В заключение гостю была представлена оркестровая музыка: флейты, скрипки, контрабас, тарелки, а всех покрывал большой турецкий барабан.

- Что твой Преображенский полк идет со свистульками! - пошутил Резанов.

- Пока достигли одного: шибко громко, - смеялся Шелихов. - Теперь стараемся дальше... - Он кивнул мальчику с контрабасом. Тот отставил контрабас к стенке и с вызывающим видом подошел к Шелихову, но тут напускная храбрость, видимо, его покинула, и он виновато опустил голову.

- Андрюша, тебя, говорят, два раза драли, - сказал сурово Григорий Иванович. - За что?

- Я не хочу учиться на скрипке, а бас мне нравится, - проговорил мальчик.

- Розгами учитель драл? - спросил Шелихов.

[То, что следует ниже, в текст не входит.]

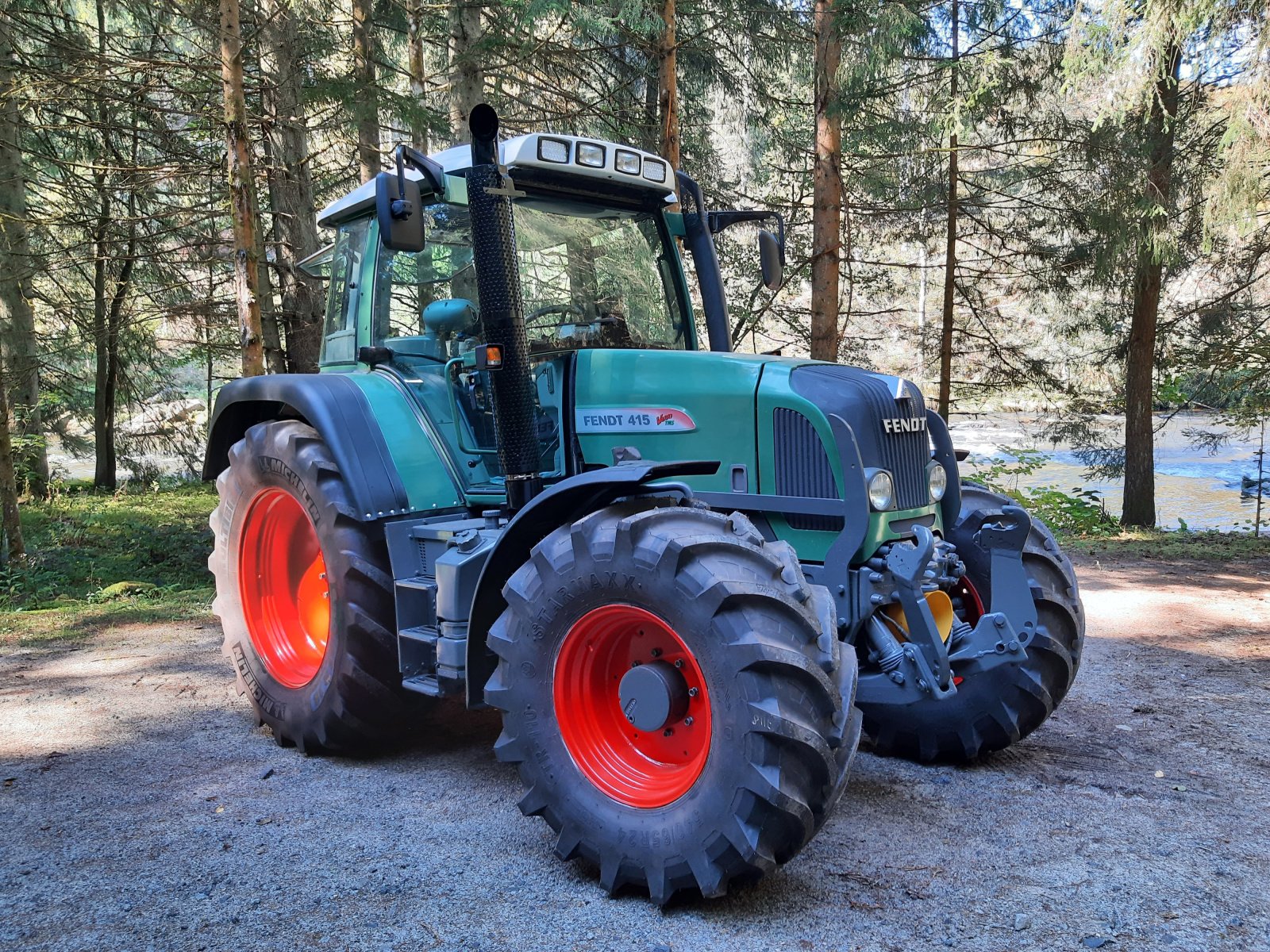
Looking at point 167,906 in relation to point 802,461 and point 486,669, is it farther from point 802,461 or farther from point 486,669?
point 802,461

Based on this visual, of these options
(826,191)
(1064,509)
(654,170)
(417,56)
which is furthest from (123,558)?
(1064,509)

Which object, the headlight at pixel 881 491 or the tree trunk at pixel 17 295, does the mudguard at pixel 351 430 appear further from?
the tree trunk at pixel 17 295

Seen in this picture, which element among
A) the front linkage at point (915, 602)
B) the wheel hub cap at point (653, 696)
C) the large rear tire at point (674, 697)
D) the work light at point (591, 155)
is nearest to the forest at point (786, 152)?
the work light at point (591, 155)

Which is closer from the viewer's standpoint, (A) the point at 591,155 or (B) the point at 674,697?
(B) the point at 674,697

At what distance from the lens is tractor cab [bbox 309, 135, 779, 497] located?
14.4 ft

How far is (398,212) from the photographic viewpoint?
3770 millimetres

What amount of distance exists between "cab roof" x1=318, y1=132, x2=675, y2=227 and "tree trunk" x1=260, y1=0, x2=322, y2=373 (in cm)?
704

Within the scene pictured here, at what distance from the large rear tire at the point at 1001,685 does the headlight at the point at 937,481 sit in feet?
0.65

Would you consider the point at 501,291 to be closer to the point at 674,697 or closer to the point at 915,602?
the point at 674,697

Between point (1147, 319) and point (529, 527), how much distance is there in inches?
443

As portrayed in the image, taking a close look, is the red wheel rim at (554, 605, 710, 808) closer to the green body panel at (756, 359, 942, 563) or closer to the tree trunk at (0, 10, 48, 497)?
the green body panel at (756, 359, 942, 563)

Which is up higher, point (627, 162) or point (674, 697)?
point (627, 162)

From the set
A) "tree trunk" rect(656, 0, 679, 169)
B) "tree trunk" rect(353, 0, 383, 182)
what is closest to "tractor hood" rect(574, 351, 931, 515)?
"tree trunk" rect(656, 0, 679, 169)

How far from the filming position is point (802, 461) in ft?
12.7
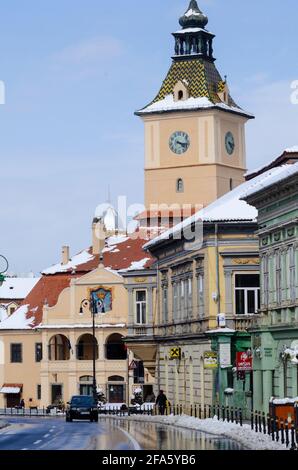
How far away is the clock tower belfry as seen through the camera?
427 ft

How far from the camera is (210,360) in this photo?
223 ft

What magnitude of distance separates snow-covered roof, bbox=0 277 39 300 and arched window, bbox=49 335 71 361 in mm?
28763

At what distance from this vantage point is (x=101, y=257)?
136 m

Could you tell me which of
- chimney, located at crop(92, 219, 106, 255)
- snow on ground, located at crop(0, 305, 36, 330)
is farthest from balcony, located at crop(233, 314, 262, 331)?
chimney, located at crop(92, 219, 106, 255)

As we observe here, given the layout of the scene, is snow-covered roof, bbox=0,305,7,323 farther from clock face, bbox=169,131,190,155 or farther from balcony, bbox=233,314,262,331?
balcony, bbox=233,314,262,331

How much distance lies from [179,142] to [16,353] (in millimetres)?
25397

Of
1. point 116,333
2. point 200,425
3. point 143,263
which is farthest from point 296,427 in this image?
point 116,333

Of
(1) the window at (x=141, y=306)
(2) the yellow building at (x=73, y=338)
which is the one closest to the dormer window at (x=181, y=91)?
(2) the yellow building at (x=73, y=338)

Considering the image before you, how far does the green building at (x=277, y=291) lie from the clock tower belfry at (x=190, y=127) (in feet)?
228

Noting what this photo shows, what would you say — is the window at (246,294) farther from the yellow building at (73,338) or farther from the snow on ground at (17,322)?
the snow on ground at (17,322)

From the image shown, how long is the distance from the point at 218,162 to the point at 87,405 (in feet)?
189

- Нет, рукой... - левая щека мальчика задергалась, крупные слезинки покатились вниз, прокладывая борозду, растираемую грязным кулачком. - Я буду и на скрипке, - пообещал Андрюшка.

- Ну вот, это другое дело, молодец... - сказал Шелихов и протянул мальчонке несколько разноцветных леденцов.

- К чему вы их готовите, Григорий Иванович? - спросил Резанов уже в сенях.

- До зарезу нужны служащие в конторах, хотя и там у меня есть школа и учителя из моряков и конторщиков. Мне учителя из своих алеутов еще больше нужны. Этих думаю задержать лет до семнадцати, а потом - в семинарию мечтаю... Ну, да это не скоро...

- А взрослых учить не пробовали? - спросил Резанов.

- Не выходит... А паче всего, - добавил Шелихов после раздумья, мореходы нам нужны. Хочу теперь же к навигацкой школе приступить. Кораблей на островах нужно много, - он глубоко вздохнул, - а кто командовать будет? Морские офицеры? Первое - не пойдут, а во-вторых, ежели и пришлют выгнатых или еще кого-нибудь, на кой они бес! Кому охота жить на островах, кроме открывателей? Вот эти - другое дело: с корабля просто не выгонишь. Для них и корабли стоит строить особые и команды подбирать не простые.

- А про каких вы открывателей обмолвились? На самом деле есть такие, или только мечтаете о них?

- Мало, но есть. Слыхали, быть может, про штурманов Измайлова и Бочарова? Оба уже не молодые... Когда-то были замешаны в Большерецком бунте, устроенном ссыльным поляком Беневским. Одному пришлось побывать с ним даже во Франции, другому удалось сбежать с дороги.

- Я что-то слышал об этой истории, - подтвердил Резанов, силясь вспомнить. - Встревожила она государыню...

- Ну вот, оба и служат у меня штурманами.

- И как?

- А вот так: им только бы плавать на кораблях, открывать новые земли, описывать да наносить на карту - настоящие мореходцы! Они понемногу и алеутов натаскивают на это дело. Отдадут якоря у какой-нибудь земли - все кругом и облазят и обмерят... Отважные, ничего не боятся. Всех плавающих англичан, шведов, бостонцев, разных там Куков, Чатамов наизусть знают - со всеми не раз встречались. И не зевают: хорошо помнят, что все Куки одним миром мазаны: чуть недосмотрел, обязательно десяток ружьишек, а то и пушчонку нашим островитянам против нас же сбудут. Только это Куки наладят все, шито-крыто, ан смотришь - из-за мыса кораблишко с Измайловым или Бочаровым тут как тут... Ну и, смотришь, уходят пришельцы ни с чем.